WHAT IS REQUIRED: Retype all of the entries precisely.

┏━━

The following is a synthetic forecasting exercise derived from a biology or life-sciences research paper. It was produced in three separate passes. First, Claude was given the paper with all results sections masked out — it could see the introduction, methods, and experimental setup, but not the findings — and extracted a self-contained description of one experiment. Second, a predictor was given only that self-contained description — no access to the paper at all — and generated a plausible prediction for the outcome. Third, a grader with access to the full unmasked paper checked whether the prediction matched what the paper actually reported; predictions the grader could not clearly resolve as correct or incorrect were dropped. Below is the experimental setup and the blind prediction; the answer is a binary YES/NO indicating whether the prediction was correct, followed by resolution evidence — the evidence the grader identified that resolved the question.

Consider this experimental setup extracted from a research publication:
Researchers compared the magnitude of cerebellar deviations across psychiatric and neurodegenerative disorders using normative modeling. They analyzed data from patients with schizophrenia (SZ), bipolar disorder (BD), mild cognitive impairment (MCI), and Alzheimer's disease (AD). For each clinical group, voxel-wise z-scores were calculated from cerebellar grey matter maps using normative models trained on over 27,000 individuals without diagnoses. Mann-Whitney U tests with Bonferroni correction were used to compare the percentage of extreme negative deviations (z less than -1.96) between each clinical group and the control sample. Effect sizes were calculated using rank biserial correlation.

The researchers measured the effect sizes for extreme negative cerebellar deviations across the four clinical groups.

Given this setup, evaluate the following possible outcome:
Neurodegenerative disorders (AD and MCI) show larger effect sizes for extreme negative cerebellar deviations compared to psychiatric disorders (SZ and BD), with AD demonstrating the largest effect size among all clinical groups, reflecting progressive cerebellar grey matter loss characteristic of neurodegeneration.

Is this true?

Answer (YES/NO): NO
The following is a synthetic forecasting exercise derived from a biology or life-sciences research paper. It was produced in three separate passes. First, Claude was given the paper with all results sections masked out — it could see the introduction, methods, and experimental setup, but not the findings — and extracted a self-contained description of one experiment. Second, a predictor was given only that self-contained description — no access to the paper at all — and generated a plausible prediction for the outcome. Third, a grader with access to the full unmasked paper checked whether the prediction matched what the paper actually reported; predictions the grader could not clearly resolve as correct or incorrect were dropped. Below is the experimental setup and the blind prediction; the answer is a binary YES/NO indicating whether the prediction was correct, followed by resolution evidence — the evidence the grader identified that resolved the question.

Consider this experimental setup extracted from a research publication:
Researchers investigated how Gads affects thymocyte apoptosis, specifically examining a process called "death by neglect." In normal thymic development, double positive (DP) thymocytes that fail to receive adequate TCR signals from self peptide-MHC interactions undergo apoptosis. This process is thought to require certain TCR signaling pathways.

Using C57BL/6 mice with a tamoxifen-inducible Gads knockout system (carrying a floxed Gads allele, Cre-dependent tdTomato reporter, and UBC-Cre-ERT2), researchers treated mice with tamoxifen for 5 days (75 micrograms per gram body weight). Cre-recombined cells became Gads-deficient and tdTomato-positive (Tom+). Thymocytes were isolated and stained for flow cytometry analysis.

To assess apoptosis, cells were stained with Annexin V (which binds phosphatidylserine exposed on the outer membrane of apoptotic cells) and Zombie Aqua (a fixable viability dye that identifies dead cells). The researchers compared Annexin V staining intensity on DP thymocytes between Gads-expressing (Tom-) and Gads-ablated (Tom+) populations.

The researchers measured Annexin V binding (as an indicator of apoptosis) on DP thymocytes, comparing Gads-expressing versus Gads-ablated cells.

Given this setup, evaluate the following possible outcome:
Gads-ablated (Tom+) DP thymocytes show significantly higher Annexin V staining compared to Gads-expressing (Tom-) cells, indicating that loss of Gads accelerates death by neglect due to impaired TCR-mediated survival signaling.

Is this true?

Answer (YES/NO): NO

┗━━

REPLY:
The following is a synthetic forecasting exercise derived from a biology or life-sciences research paper. It was produced in three separate passes. First, Claude was given the paper with all results sections masked out — it could see the introduction, methods, and experimental setup, but not the findings — and extracted a self-contained description of one experiment. Second, a predictor was given only that self-contained description — no access to the paper at all — and generated a plausible prediction for the outcome. Third, a grader with access to the full unmasked paper checked whether the prediction matched what the paper actually reported; predictions the grader could not clearly resolve as correct or incorrect were dropped. Below is the experimental setup and the blind prediction; the answer is a binary YES/NO indicating whether the prediction was correct, followed by resolution evidence — the evidence the grader identified that resolved the question.

Consider this experimental setup extracted from a research publication:
Researchers compared the magnitude of cerebellar deviations across psychiatric and neurodegenerative disorders using normative modeling. They analyzed data from patients with schizophrenia (SZ), bipolar disorder (BD), mild cognitive impairment (MCI), and Alzheimer's disease (AD). For each clinical group, voxel-wise z-scores were calculated from cerebellar grey matter maps using normative models trained on over 27,000 individuals without diagnoses. Mann-Whitney U tests with Bonferroni correction were used to compare the percentage of extreme negative deviations (z less than -1.96) between each clinical group and the control sample. Effect sizes were calculated using rank biserial correlation.

The researchers measured the effect sizes for extreme negative cerebellar deviations across the four clinical groups.

Given this setup, evaluate the following possible outcome:
Neurodegenerative disorders (AD and MCI) show larger effect sizes for extreme negative cerebellar deviations compared to psychiatric disorders (SZ and BD), with AD demonstrating the largest effect size among all clinical groups, reflecting progressive cerebellar grey matter loss characteristic of neurodegeneration.

Is this true?

Answer (YES/NO): NO
The following is a synthetic forecasting exercise derived from a biology or life-sciences research paper. It was produced in three separate passes. First, Claude was given the paper with all results sections masked out — it could see the introduction, methods, and experimental setup, but not the findings — and extracted a self-contained description of one experiment. Second, a predictor was given only that self-contained description — no access to the paper at all — and generated a plausible prediction for the outcome. Third, a grader with access to the full unmasked paper checked whether the prediction matched what the paper actually reported; predictions the grader could not clearly resolve as correct or incorrect were dropped. Below is the experimental setup and the blind prediction; the answer is a binary YES/NO indicating whether the prediction was correct, followed by resolution evidence — the evidence the grader identified that resolved the question.

Consider this experimental setup extracted from a research publication:
Researchers investigated how Gads affects thymocyte apoptosis, specifically examining a process called "death by neglect." In normal thymic development, double positive (DP) thymocytes that fail to receive adequate TCR signals from self peptide-MHC interactions undergo apoptosis. This process is thought to require certain TCR signaling pathways.

Using C57BL/6 mice with a tamoxifen-inducible Gads knockout system (carrying a floxed Gads allele, Cre-dependent tdTomato reporter, and UBC-Cre-ERT2), researchers treated mice with tamoxifen for 5 days (75 micrograms per gram body weight). Cre-recombined cells became Gads-deficient and tdTomato-positive (Tom+). Thymocytes were isolated and stained for flow cytometry analysis.

To assess apoptosis, cells were stained with Annexin V (which binds phosphatidylserine exposed on the outer membrane of apoptotic cells) and Zombie Aqua (a fixable viability dye that identifies dead cells). The researchers compared Annexin V staining intensity on DP thymocytes between Gads-expressing (Tom-) and Gads-ablated (Tom+) populations.

The researchers measured Annexin V binding (as an indicator of apoptosis) on DP thymocytes, comparing Gads-expressing versus Gads-ablated cells.

Given this setup, evaluate the following possible outcome:
Gads-ablated (Tom+) DP thymocytes show significantly higher Annexin V staining compared to Gads-expressing (Tom-) cells, indicating that loss of Gads accelerates death by neglect due to impaired TCR-mediated survival signaling.

Is this true?

Answer (YES/NO): NO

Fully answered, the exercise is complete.